Дома как бы принято было считать, что он не работает временно; регулярная служба для него, конечно, трудна, но он еще что-то такое напишет по специальности — свяжется с какими-то изданиями. Он несколько раз давал Эну список книг и журналов, которые нужно достать. Эн терпеть не мог доставать что бы то ни было... Однажды он повел старика в Публичную библиотеку, это было мучительно. Старик растерялся, не понимал того, что ему говорила сотрудница, не мог разобраться в простой картотеке. Эн злопамятно вспоминал эту сцену каждый раз, как дело доходило до списка специальной литературы. Он говорил: «Да, да» — и засовывал списочек в карман, в ящик стола, забывая о нем мгновенно и совершенно честно.
Несколько раз старик осторожно упрекнул его в невнимании. Однажды же вышел нехороший разговор — по другому поводу. Эн забыл уже, по какому поводу. Но тогда он вдруг сорвался с цепи и сказал что-то в том смысле, что у него и своих хлопот довольно, и припомнил Публичную. Для тебя, мол, слишком трудно и утомительно... Вот это и был удар в спину, самая крупная подлость. Старик оскорбился, до ужаса нескрываемо, так что, вспылив, сказал: это неправда... Да, это была самая крупная подлость, и притом выраженная словами.
Свои слова Эн вообще контролировал, но рано или поздно это должно было случиться, потому что слишком много набралось дурных мыслей, сходившихся в некоей ключевой формуле: как тягостна праздная, душевно паразитическая старость.
Формула далась Эну нелегко. Она была признанием одной из его катастроф. В студенческие, одинокие (несмотря на академический подъем), холодные, полуголодные годы он мечтал о воскрешении дома. Уже тогда эта мечта представлялась ему в холостяцкой форме. В сущности, ему не нужен был свой созидаемый, поглощающий усилия home, ему хотелось бы иметь home на отлете, не вошедший в состав жизни, не изменяющийся вместе с жизнью, но стабильный, вынесенный за скобки. Там жил бы отец и тетка вела бы хозяйство — и он приезжал бы туда в часы усталости. В идеале дом должен был находиться за городом. Он приезжал бы туда снежным, пушистым, искрящимся вечером. Там — белая скатерть, и лампа, и чайник, и он за столом, с усталой головой, с сердцем, смирившимся перед чайником, перед белой скатертью.
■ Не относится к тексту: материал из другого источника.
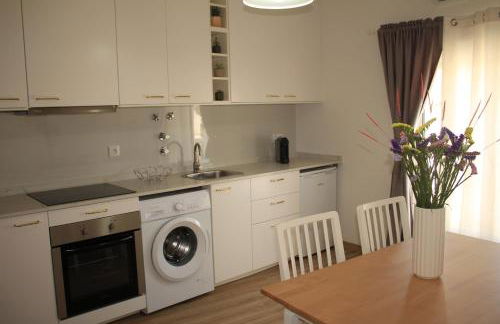 Vila Prata Dourada - Foto 10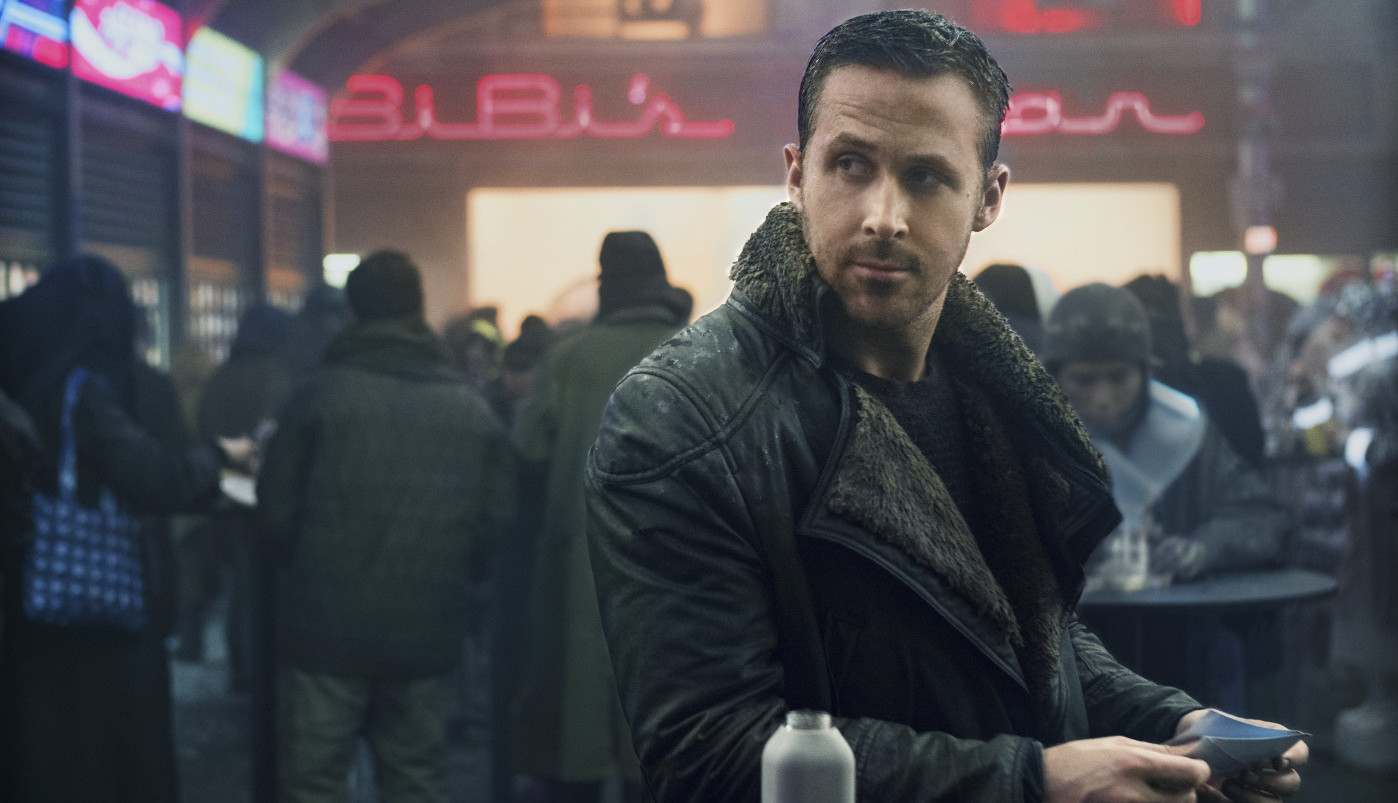 Jednog od najprivlačnijih glumaca na planeti razapeli zbog nove uloge! ONO ŠTO SE DOGODILO RAJANU GOSLINGU mnoge je razočaralo! (FOTO)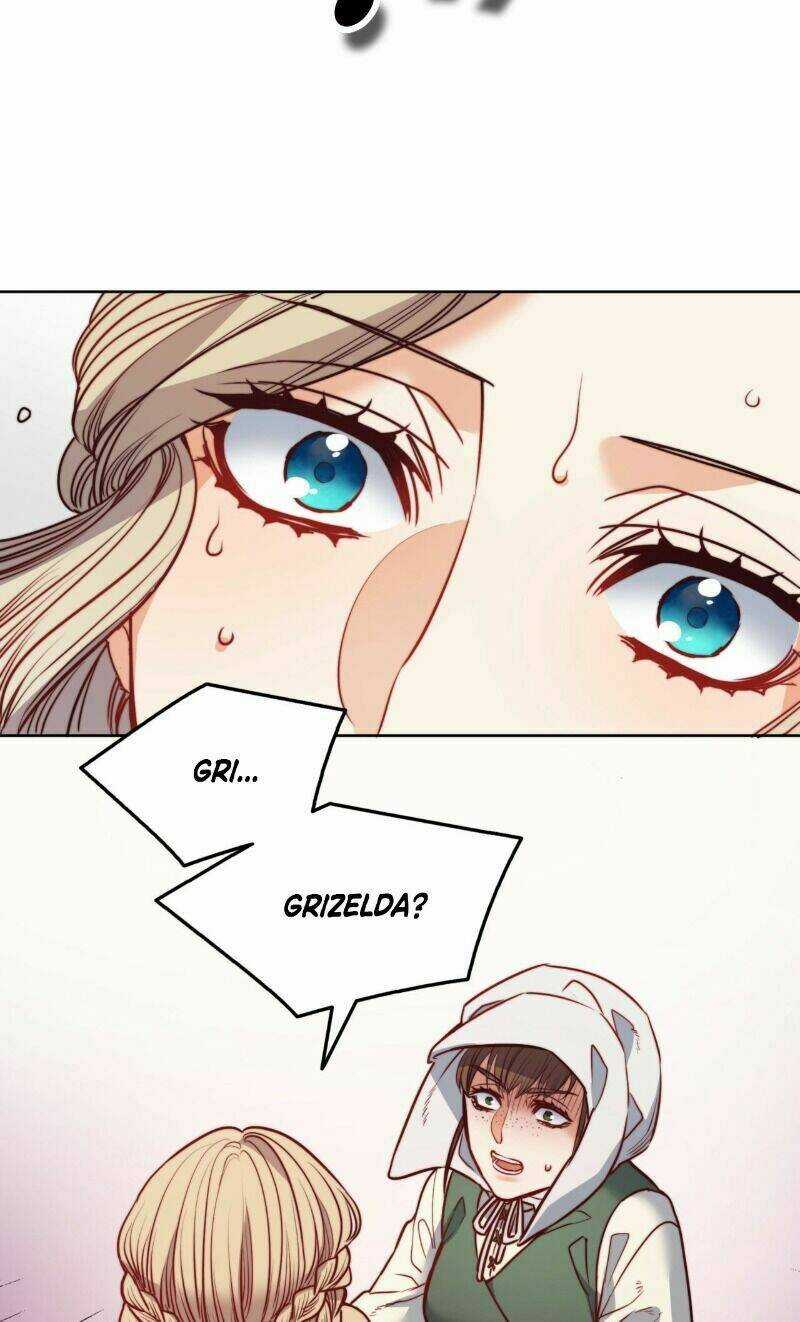 Ác Quỷ Chapter 24 trang 43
Есть странное свойство старых мечтаний, воспитываемых годами и сросшихся с волей человека, — они почти всегда исполняются; и это необыкновенно печально. Мечта о загородном доме — ее предметные очертания удивительно точно совпали с действительностью, вплоть до приездов в снежные, искрящиеся вечера. Только из сочетания элементов выпала — любовь. К юношеским проектам Эна любовь была естественной предпосылкой. Предполагалось просто продолжение той любви, которая связала когда-то стареющего мужчину, немного чудака и резонера, с мальчиком, немного диким и с детства искавшим свою позицию. Это была дружба, с прогулками, с греблей, с баловством, с громкими спорами обо всем на свете, в пылу которых мальчик злился на интеллигентские глупости, на пацифизм или непонимание Блока. Но когда через годы они снова вплотную встретились — все успело уже измениться. Не пожилой чудак, любящий скромный комфорт, споры и греблю, но старик, привыкший быть жалким, перед которым мир сжимался все тесней и тесней, все быстрее сбегался узкой воронкой равнодушия; так что для сына, для интересов сына в этом микроскопическом мире уже не хватало места.